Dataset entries
# # # # # # #

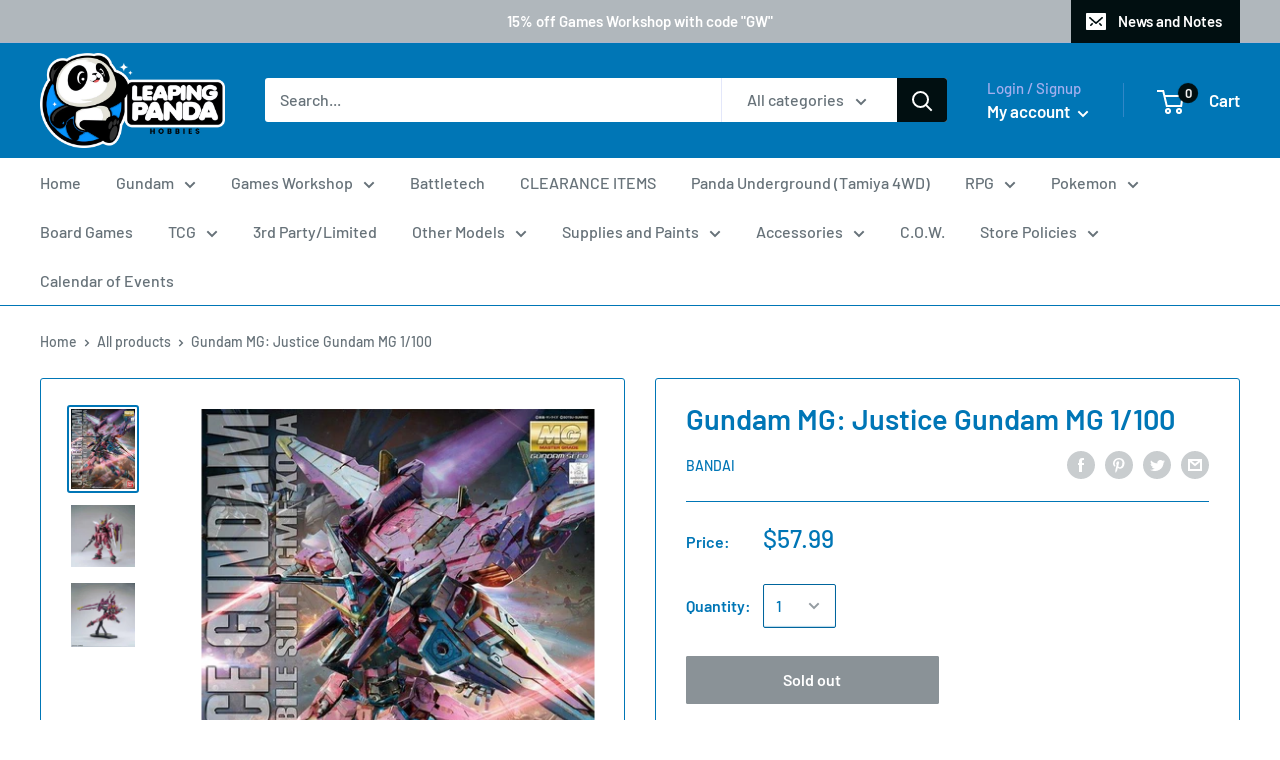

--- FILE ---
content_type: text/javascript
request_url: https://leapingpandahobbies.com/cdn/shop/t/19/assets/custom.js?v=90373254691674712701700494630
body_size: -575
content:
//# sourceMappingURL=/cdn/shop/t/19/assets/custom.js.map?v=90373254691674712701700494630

# # # # # # #

EXERCISE
Copy every record verbatim while leaving each picture out.

TASK SOLUTION
--- FILE ---
content_type: text/javascript
request_url: https://leapingpandahobbies.com/cdn/shop/t/19/assets/custom.js?v=90373254691674712701700494630
body_size: -575
content:
//# sourceMappingURL=/cdn/shop/t/19/assets/custom.js.map?v=90373254691674712701700494630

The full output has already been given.